▸ **What the task requires**
Reproduce the listing word for word from the line containing "What distance from" through the end of the listing, and include nothing else.

▸ **Extracted material**
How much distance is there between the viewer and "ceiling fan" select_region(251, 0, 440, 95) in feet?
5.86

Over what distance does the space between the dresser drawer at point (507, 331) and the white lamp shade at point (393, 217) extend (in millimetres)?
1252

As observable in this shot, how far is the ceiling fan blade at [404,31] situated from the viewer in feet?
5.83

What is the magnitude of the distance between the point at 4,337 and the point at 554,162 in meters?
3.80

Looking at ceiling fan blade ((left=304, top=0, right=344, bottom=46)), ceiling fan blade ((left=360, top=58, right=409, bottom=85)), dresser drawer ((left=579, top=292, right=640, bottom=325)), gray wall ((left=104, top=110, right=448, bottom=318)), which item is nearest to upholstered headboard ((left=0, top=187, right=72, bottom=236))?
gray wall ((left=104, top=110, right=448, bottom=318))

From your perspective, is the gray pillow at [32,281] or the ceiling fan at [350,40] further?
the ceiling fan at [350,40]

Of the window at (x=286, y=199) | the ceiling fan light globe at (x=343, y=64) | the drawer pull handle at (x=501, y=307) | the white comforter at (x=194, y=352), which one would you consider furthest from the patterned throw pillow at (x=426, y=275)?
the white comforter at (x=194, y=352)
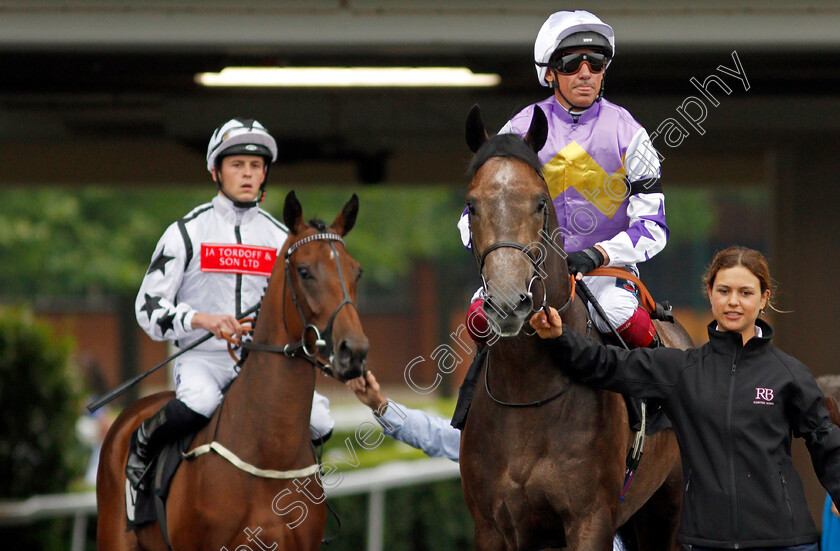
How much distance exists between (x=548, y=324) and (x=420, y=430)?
59.7 inches

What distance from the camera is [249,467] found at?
14.1 feet

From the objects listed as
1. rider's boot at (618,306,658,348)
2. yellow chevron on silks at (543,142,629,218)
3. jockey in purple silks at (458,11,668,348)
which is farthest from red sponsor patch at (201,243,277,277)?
rider's boot at (618,306,658,348)

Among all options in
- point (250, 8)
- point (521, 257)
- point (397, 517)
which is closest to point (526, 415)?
point (521, 257)

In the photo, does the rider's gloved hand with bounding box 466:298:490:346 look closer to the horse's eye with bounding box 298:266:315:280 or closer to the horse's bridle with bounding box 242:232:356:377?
the horse's bridle with bounding box 242:232:356:377

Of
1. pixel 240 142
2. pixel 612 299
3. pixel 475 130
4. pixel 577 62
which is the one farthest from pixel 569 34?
pixel 240 142

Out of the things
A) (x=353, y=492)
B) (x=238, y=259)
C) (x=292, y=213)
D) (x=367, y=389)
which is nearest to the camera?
(x=292, y=213)

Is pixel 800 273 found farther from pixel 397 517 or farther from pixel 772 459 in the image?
pixel 772 459

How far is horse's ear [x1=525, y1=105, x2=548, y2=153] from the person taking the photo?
12.1 feet

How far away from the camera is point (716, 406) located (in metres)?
3.32

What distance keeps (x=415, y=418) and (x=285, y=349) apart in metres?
0.80

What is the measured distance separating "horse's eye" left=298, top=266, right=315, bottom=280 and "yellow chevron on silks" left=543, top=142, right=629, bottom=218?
1023mm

▸ **Task answer**
What distance from the camera is [249,467] found at?
14.1 feet

From the objects listed as
1. rider's boot at (618,306,658,348)
2. yellow chevron on silks at (543,142,629,218)
3. jockey in purple silks at (458,11,668,348)
which is farthest from red sponsor patch at (201,243,277,277)?
rider's boot at (618,306,658,348)

Among all options in
- point (250, 8)
- point (521, 257)
- point (397, 517)
which is closest to point (526, 415)?
point (521, 257)

In the photo, does the rider's gloved hand with bounding box 466:298:490:346 look closer to the horse's eye with bounding box 298:266:315:280 or closer to the horse's bridle with bounding box 242:232:356:377?
the horse's bridle with bounding box 242:232:356:377

Of
1. pixel 240 142
2. pixel 612 299
3. pixel 475 130
4. pixel 577 62
which is the one farthest from pixel 569 34?
pixel 240 142

Out of the things
A) (x=353, y=492)
B) (x=238, y=259)
C) (x=292, y=213)
D) (x=367, y=389)
which is nearest to the camera?
(x=292, y=213)

Is pixel 800 273 found farther from pixel 397 517 or farther from pixel 772 459 in the image?
pixel 772 459

How far is horse's ear [x1=525, y1=105, x2=548, y2=153] from the person taking the photo?
12.1 feet

How far away from the camera is point (716, 406) located (in metres)?
3.32

What distance keeps (x=415, y=418) and (x=285, y=349) apart in metres?
0.80

What is the measured distance separating "horse's eye" left=298, top=266, right=315, bottom=280 and "yellow chevron on silks" left=543, top=142, right=629, bottom=218?
1023mm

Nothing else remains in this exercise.